- Yang Diminta
a) Jawab pertanyaan berikut berdasarkan tulisan blog di bawah, masing-masing pada baris tersendiri dengan tanda yang sama:
(i) Dari mana penulis mengambil referensi dan informasi umum?
(ii) Berapa kira-kira jarak dari Phong Nha ke Tam Coc?
(iii) Di kota mana bus sempat berhenti sekitar 5 menit?
b) Sebutkan semua nama tempat geografis (negara atau lokasi) yang muncul dalam tulisan blog di bawah.
c) Kutip bagian tulisan blog di bawah yang dibuka dengan kata-kata berisi "BLOG ini adalah karya pribadiku." dan ditutup dengan "ijin tertulis dariku.".

- Kutipan untuk Dibaca

##########

DISCLAIMER

BLOG ini adalah karya pribadiku. Semua cerita di blog ini benar-benar terjadi dan merupakan pengalaman pribadiku. Referensi dan informasi umum aku ambil dari internet (misalnya wikipedia, google map, dan lain-lain).

SEMUA FOTO dan VIDEO yang ada di blog ini adalah karya pribadiku, suamiku, atau putriku, baik menggunakan kamera DSLR maupun smartphone. Jika ada yang bukan karya pribadi, akan disebutkan sumbernya.

Karena itu mohon untuk TIDAK menggunakan/mengcopy/mengedit isi cerita dan foto-foto yang ada di blog ini dan memanfaatkannya untuk keperluan komersial/umum tanpa ijin tertulis dariku.
Jika ingin mengcopy-paste isi maupun foto yang ada di blog ini untuk keperluan pribadi, diharapkan menyebutkan sumber dan link asal.

"JANGAN ASAL COPY-PASTE karena BLOG JUGA ADALAH HASIL KARYA CIPTA. Biasakan untuk meminta ijin kepada pemilik karya atau paling tidak menyebutkan sumber asal."

Friday, July 6, 2018

VIETNAM & LAOS BACKPACKING 2018 (17) - EXPLORING TAM COC


6 April 2018



Bus yang kami naiki dari Phong Nha menuju ke Tam Coc dengan jarak kurang lebih 400 KM sempat berhenti selama sekitar 5 menit di kota Vinh. Aku sempat terbangun dan melihat arlojiku. Waktu memunjukkan jam 1.05 pagi. Setelah itu bus berangkat lagi, dan aku lebih banyak tertidur walaupun tidak terlalu nyenyak. Sempat terbangun lagi karena arlojiku bergetar jam 3.30 pagi, dan saat aku melihat di Google Map, posisi kami sudah tinggal 20 KM lagi dari Tam Coc. Aku pun tidur lagi memanfaatkan waktu yang tinggal 20 menitan ini.

##########

- Baris Dataset

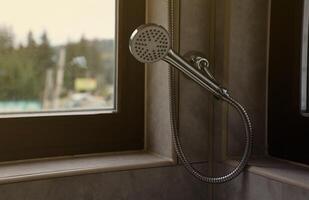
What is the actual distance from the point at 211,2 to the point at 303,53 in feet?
0.85

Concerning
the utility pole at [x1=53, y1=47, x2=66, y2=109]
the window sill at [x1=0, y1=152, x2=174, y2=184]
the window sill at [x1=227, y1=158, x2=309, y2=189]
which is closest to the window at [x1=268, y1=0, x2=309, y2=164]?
the window sill at [x1=227, y1=158, x2=309, y2=189]

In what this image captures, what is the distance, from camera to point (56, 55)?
42.6 inches

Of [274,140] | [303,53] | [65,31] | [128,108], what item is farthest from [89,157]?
[303,53]

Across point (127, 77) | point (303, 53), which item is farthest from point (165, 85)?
point (303, 53)

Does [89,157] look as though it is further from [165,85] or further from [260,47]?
[260,47]

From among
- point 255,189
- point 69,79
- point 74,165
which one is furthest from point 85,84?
point 255,189

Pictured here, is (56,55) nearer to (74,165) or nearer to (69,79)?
(69,79)

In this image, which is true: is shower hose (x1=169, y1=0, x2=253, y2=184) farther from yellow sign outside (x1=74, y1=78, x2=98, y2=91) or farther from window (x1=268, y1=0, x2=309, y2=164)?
yellow sign outside (x1=74, y1=78, x2=98, y2=91)

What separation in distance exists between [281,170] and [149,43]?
1.34 ft

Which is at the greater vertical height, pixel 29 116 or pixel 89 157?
pixel 29 116

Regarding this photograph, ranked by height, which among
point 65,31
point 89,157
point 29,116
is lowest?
point 89,157

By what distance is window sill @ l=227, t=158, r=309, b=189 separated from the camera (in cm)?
89

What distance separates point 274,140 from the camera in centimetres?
109

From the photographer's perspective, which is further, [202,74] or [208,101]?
[208,101]
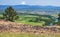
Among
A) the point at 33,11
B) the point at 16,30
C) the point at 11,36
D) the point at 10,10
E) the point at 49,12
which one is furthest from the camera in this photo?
the point at 33,11

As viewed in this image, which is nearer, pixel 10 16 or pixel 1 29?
pixel 1 29

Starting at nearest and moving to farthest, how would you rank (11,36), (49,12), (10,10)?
(11,36) → (10,10) → (49,12)

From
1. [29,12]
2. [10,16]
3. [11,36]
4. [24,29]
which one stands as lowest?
[29,12]

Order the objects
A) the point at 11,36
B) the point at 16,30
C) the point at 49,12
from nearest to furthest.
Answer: the point at 11,36, the point at 16,30, the point at 49,12

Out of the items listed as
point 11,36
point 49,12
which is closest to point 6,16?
point 11,36

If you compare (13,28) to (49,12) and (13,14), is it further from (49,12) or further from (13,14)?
(49,12)

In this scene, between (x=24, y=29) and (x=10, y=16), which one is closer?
(x=24, y=29)

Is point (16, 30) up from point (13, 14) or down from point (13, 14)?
up

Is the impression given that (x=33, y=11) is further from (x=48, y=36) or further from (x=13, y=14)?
(x=48, y=36)

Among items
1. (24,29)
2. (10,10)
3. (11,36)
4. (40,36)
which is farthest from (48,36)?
(10,10)
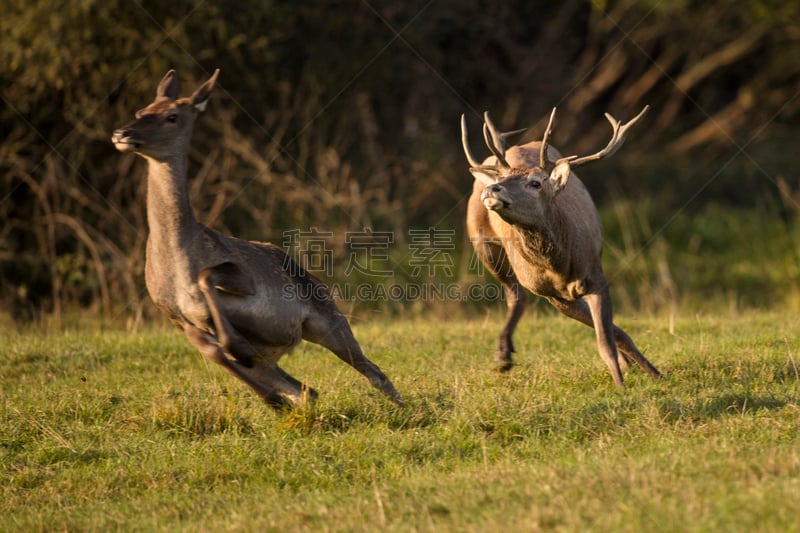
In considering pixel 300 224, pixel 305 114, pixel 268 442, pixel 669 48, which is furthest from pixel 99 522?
pixel 669 48

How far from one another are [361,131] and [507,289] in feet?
30.5

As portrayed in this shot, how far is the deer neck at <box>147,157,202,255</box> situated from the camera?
7.21 meters

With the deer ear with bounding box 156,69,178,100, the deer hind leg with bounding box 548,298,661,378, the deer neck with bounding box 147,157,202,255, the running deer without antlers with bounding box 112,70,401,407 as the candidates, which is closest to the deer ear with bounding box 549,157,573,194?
the deer hind leg with bounding box 548,298,661,378

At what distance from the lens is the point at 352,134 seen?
1784cm

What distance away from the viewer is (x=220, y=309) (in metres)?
6.93

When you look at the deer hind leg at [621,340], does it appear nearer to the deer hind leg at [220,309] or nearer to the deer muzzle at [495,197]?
the deer muzzle at [495,197]

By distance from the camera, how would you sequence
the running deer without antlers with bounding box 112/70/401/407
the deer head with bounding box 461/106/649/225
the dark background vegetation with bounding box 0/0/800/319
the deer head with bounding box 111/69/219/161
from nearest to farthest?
the running deer without antlers with bounding box 112/70/401/407, the deer head with bounding box 111/69/219/161, the deer head with bounding box 461/106/649/225, the dark background vegetation with bounding box 0/0/800/319

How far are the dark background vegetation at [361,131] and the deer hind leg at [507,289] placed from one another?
192 inches

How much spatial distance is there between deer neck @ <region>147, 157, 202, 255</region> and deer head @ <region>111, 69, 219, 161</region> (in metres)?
0.10

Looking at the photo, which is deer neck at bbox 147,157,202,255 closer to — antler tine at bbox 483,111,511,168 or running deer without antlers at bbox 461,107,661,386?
running deer without antlers at bbox 461,107,661,386

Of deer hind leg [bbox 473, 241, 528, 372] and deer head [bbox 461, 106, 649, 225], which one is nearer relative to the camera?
deer head [bbox 461, 106, 649, 225]

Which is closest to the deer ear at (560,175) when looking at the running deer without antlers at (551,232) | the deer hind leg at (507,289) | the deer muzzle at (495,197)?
the running deer without antlers at (551,232)

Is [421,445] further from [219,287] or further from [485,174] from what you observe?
[485,174]

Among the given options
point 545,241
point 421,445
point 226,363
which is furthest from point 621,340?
point 226,363
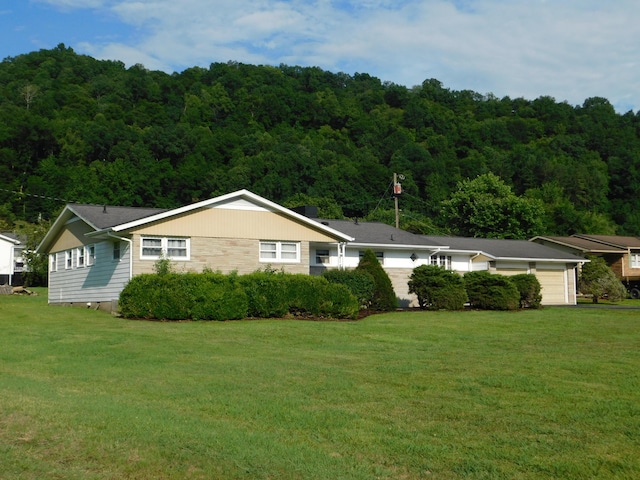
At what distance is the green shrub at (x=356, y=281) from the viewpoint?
27766 mm

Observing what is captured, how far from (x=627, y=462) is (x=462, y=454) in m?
1.54

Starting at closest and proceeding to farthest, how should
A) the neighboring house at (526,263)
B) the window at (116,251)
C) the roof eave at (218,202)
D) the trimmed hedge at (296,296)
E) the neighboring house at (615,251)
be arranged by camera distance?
the trimmed hedge at (296,296)
the roof eave at (218,202)
the window at (116,251)
the neighboring house at (526,263)
the neighboring house at (615,251)

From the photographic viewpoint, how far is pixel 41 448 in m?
7.00

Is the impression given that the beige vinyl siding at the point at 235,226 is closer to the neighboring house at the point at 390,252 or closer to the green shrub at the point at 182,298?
the neighboring house at the point at 390,252

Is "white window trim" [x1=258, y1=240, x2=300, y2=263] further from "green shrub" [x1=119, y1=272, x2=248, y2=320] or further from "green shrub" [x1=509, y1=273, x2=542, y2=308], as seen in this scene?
"green shrub" [x1=509, y1=273, x2=542, y2=308]

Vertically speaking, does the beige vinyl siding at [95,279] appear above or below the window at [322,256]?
below

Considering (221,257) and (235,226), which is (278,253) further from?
(221,257)

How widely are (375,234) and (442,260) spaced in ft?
15.2

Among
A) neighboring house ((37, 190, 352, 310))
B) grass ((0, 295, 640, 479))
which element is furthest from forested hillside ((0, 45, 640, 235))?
grass ((0, 295, 640, 479))

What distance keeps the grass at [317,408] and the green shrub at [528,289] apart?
14703 millimetres

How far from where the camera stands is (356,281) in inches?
1108

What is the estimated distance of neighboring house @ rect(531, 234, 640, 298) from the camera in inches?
1941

##########

- Jawaban per Tugas
a)
(i) Dari internet (misalnya wikipedia, google map, dan lain-lain).
(ii) Kurang lebih 400 KM.
(iii) Di kota Vinh.

b) Vietnam, Laos, Phong Nha, Tam Coc, Vinh

c)
BLOG ini adalah karya pribadiku. Semua cerita di blog ini benar-benar terjadi dan merupakan pengalaman pribadiku. Referensi dan informasi umum aku ambil dari internet (misalnya wikipedia, google map, dan lain-lain).

SEMUA FOTO dan VIDEO yang ada di blog ini adalah karya pribadiku, suamiku, atau putriku, baik menggunakan kamera DSLR maupun smartphone. Jika ada yang bukan karya pribadi, akan disebutkan sumbernya.

Karena itu mohon untuk TIDAK menggunakan/mengcopy/mengedit isi cerita dan foto-foto yang ada di blog ini dan memanfaatkannya untuk keperluan komersial/umum tanpa ijin tertulis dariku.